Five Key Iraqi Ingredients
Dates
“I like ancient history and there are artefacts depicting dates and date palms that show they’ve been native to Iraq for a very long time. They’re mainly used in sweet items like kleicha, but are also a staple with tea.”
Sumac
“The lemony flavour of sumac is used a lot in street food. Adding sumac to kebab sandwiches to cut through the fat is a very Iraqi thing. At home, Mum would make a liquid from sumac berries to give dolma and stews that nice tart, sharpness.”
Sesame seeds
“Widely used on breads and on the Iraqi pitta, samoon, in snack bars. They’re famous for being made into tahini.
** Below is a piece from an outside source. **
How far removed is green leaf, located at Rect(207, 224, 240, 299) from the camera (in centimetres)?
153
Assyrians do a long Lent before Easter and vegan fast before Christmas – we eat a lot of tahini.”
Yogurt
“Erbil has the best (mainly sheep’s milk) yogurt in Iraq. We eat it for breakfast with bread, add its tanginess to savoury dishes and Assyrians eat a yogurt soup with bulgur dumplings, too.”
Oranges
“Growing up, every household had citrus trees: lemons, limes, small, sweet oranges and, in April and May, I could always smell orange blossom. I remember eating oranges at night as a snack, making orange juice and Mum making lots of orange cakes.”